棚野孝夫会長(北海道白糠町長)、美浦喜明行政委員会委員長(福岡県水巻町長)、中島栄財政委員会委員長(茨城県美浦村長)は9月11日、「第4回『給付付き税額控除』に関する国と地方の協議の場」にオンラインで出席しました。今回の会議では、大綱の決定に向けた意見交換が行われました。

▲棚野会長
はじめに、城内実全世代型社会保障改革担当大臣が挨拶を行い、その後、地方三団体の代表者がそれぞれ発言しました。
棚野会長は、前回の会合で本会が求めた「給付事務を地方に行わせる期間の明確化や、国による直接給付に移行するまでの工程表の提示」、「実務検討チームにおいて提出された意見等への対応」、「令和11年度の給付のあり方」など、意見が十分に反映されていないものや、引き続き協議が必要なものが多く残されていると指摘した上で、引き続き誠意ある協議をし、地方側の納得感が得られる形となるよう求めました。
続いて、城内大臣から、これまでの協議の場等での意見を受けての対応について説明があり、その後意見交換に移りました。

▲中島財政委員長
中島財政委員長は、人口減少が進み、自主財源の確保に苦慮している町村では、新たな財政負担を受け入れられるような余力はないとし、地方の費用負担割合の決定に際しては、今後継続する協議において、地方の納得感が得られるまで、しっかりと協議をするよう改めて求めました。
また、地方の財政運営に支障が生じることのないよう、個々の町村の財政負担に対し、見える形で確実に措置するよう強く求めました。

▲美浦行政委員長
美浦行政委員長は、改めて、町村の事務負担の軽減及び国による直接給付に向けた期間の明確化や工程表の提示に加え、町村の人材確保に対する十分な支援を求めました。
また、令和11年度の支給が年2回実施、さらに、そのうち1回を多忙な4月に行うことについては、相当な困難を極めるとし、国が直接実施することなども含め、協議を継続するよう求めました。

▲城内大臣
地方側からの意見に対し、城内大臣より、次のとおり回答がありました。
その上で、「協議の場や実務検討チームは継続させ、引き続き地方と丁寧に協議を続けることを前提に、本日の大綱(案)の内容で政府として所要の手続きを進めさせていただきたい」と述べました。
これを受けて、地方三団体の代表者がそれぞれ発言しました。
棚野会長は、小規模自治体ほど人材確保が困難な実情を踏まえ、これ以上地方に新たな法定受託事務を担わせることのないよう、国が直接執行できる体制の早期整備を改めて強く求めました。

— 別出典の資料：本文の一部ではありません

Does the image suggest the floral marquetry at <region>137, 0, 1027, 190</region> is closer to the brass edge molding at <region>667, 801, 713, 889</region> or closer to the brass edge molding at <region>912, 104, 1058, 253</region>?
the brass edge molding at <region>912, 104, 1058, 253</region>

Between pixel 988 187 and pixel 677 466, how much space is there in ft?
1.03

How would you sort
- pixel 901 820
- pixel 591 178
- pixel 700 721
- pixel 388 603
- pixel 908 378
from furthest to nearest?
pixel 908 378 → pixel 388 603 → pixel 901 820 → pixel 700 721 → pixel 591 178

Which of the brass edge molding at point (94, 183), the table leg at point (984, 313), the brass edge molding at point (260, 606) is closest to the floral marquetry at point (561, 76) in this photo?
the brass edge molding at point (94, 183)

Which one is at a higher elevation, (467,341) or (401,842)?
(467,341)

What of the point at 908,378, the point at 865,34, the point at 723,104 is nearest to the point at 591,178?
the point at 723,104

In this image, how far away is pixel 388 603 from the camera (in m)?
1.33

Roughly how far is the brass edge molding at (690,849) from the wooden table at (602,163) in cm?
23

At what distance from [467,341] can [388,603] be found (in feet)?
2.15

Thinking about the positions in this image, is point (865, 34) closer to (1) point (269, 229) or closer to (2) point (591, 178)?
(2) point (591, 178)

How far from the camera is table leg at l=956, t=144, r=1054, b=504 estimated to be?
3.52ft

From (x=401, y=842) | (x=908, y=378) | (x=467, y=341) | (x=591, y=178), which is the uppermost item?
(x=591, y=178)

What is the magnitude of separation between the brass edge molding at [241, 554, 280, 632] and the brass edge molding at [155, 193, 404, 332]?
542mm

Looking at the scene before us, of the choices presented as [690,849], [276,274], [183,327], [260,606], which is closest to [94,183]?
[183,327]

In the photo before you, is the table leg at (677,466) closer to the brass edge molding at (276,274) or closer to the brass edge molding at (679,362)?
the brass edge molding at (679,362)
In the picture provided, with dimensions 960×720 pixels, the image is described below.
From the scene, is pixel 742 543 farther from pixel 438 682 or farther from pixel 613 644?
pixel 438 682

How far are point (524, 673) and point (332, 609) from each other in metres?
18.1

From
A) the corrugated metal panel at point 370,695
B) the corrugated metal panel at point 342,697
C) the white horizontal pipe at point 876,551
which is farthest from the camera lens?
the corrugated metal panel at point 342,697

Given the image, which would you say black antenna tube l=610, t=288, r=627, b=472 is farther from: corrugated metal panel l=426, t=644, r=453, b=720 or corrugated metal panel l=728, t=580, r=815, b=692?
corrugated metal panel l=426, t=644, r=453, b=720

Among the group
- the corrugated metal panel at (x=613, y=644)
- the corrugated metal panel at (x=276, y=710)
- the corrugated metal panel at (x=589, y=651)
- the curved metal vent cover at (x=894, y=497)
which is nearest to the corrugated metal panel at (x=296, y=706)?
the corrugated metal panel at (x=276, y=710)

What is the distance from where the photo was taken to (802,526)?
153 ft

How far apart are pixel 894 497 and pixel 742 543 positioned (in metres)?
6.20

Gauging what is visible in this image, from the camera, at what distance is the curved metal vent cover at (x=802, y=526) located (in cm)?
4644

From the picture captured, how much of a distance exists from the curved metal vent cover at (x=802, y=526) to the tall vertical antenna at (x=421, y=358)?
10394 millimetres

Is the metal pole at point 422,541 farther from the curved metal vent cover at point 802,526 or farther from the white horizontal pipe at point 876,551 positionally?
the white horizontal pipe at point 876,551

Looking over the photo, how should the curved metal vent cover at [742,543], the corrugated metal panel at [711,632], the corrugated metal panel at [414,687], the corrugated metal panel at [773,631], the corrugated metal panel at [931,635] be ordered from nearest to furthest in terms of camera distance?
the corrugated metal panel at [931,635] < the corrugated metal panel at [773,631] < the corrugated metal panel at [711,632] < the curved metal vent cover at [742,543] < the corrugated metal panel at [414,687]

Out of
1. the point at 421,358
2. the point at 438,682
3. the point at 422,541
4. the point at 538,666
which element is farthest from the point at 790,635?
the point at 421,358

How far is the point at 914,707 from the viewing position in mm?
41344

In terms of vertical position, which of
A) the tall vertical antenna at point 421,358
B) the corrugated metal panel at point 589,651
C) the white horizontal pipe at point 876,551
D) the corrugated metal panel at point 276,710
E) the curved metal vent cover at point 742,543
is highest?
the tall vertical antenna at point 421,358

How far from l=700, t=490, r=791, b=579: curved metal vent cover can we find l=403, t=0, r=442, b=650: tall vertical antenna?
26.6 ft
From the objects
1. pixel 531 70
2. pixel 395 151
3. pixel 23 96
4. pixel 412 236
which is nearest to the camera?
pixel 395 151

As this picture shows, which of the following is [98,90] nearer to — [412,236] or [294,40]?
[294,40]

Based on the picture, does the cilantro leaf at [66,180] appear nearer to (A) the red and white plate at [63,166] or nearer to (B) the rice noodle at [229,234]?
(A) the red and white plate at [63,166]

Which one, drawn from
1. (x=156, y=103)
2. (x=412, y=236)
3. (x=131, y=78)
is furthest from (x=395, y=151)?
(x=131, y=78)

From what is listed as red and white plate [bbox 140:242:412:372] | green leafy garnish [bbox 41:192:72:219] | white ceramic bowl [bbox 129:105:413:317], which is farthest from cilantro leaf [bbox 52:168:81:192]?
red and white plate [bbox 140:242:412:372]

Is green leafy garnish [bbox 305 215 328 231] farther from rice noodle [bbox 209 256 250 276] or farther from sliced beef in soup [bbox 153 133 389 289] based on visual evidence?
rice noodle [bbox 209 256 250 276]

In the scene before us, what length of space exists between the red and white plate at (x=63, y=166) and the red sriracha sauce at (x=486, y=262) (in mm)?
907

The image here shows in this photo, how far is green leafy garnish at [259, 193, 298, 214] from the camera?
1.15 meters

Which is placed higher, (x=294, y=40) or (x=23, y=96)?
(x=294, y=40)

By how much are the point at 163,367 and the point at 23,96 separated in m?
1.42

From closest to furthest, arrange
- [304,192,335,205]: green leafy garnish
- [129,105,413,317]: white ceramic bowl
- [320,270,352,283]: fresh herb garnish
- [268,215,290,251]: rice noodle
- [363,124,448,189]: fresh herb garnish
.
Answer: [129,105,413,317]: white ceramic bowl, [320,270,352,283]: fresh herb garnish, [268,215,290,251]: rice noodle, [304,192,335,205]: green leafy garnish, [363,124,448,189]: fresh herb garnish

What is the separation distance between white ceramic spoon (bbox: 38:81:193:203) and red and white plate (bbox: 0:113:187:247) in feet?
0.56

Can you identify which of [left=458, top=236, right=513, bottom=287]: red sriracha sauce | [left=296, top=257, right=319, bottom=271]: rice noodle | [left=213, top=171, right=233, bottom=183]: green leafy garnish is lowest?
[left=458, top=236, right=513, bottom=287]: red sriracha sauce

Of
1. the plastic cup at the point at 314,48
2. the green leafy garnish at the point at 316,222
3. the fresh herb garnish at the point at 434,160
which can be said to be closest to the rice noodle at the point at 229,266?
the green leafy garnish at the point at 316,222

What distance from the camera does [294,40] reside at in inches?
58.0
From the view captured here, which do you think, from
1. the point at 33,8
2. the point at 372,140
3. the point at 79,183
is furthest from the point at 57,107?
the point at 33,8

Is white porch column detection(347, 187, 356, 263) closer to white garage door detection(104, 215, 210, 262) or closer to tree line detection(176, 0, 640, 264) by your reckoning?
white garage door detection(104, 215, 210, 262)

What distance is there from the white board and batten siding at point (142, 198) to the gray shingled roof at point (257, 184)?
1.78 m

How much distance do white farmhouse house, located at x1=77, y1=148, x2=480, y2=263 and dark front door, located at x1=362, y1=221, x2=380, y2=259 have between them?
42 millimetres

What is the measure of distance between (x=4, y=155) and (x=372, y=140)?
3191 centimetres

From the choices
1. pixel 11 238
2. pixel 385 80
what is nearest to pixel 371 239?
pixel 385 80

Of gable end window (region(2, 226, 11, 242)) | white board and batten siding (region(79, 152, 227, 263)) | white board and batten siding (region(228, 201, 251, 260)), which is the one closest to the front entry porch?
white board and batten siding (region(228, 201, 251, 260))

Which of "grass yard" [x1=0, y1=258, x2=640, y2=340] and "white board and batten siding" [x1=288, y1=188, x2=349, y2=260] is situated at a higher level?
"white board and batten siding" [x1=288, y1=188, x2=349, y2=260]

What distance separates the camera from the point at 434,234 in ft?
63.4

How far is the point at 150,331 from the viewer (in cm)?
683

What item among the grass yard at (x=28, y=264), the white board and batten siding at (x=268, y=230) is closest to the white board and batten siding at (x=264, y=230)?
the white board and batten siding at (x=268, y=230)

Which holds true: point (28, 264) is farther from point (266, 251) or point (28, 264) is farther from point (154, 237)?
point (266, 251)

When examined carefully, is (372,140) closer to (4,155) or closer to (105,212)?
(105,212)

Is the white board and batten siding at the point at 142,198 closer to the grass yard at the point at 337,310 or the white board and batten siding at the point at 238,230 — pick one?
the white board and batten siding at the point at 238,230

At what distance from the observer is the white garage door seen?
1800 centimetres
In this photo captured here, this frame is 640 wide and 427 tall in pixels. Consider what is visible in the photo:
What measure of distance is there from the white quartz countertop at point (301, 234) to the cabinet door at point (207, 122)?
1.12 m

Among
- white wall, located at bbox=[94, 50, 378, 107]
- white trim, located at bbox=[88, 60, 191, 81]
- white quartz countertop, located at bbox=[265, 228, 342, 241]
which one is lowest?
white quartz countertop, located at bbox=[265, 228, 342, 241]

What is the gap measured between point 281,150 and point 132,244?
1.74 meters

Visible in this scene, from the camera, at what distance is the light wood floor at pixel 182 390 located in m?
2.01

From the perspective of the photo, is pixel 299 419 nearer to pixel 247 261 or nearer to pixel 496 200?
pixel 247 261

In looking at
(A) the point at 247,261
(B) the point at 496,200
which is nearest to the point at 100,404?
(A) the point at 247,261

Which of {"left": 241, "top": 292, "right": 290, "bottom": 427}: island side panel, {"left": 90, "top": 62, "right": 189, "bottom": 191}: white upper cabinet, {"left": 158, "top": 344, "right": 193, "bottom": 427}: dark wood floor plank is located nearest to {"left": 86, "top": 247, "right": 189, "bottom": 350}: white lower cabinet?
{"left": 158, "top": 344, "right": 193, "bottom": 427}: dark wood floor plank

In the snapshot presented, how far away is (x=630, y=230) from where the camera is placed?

その上で、「我々地方から見て納得感が得られるように取り組むとの大臣の言葉を信じ、手続きを進めることに異論ない」と述べました。
最後に、今回の新たな支援金制度は就労促進を図るものであるが、負担軽減にとどまらず、すべての国民の所得向上につながる政策についても、引き続き検討されることへの期待を述べ、発言を締めくくりました。
以上を踏まえ、今後も丁寧に協議を続けることとした上で、手続きを進めることとされました。